YOUR OBJECTIVE: Output the full listing below exactly; the images stay out.

THE DATA:
# # # #

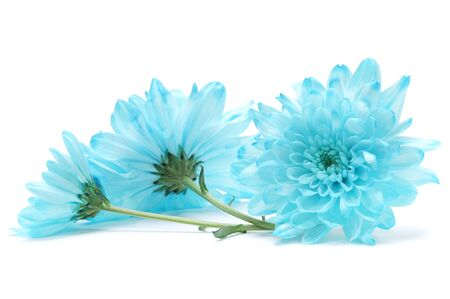 blue petals: blue chrysanthemum flower on white Stock Photo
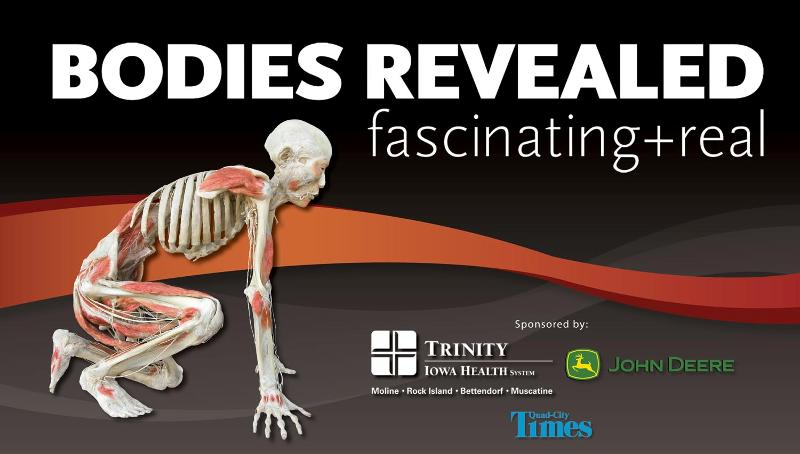 Bodies Revealed now on exhibit!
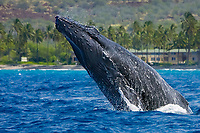 humpback whale, Megaptera novaeangliae, head-lunging, Big Island, Hawaii, USA, Pacific Ocean Ocea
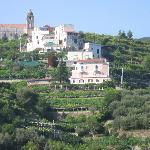  the villa, the houses above it, and the surrounding groves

# # # #

TASK RESPONSE:
 blue petals: blue chrysanthemum flower on white Stock Photo
 Bodies Revealed now on exhibit!
 humpback whale, Megaptera novaeangliae, head-lunging, Big Island, Hawaii, USA, Pacific Ocean Ocea
  the villa, the houses above it, and the surrounding groves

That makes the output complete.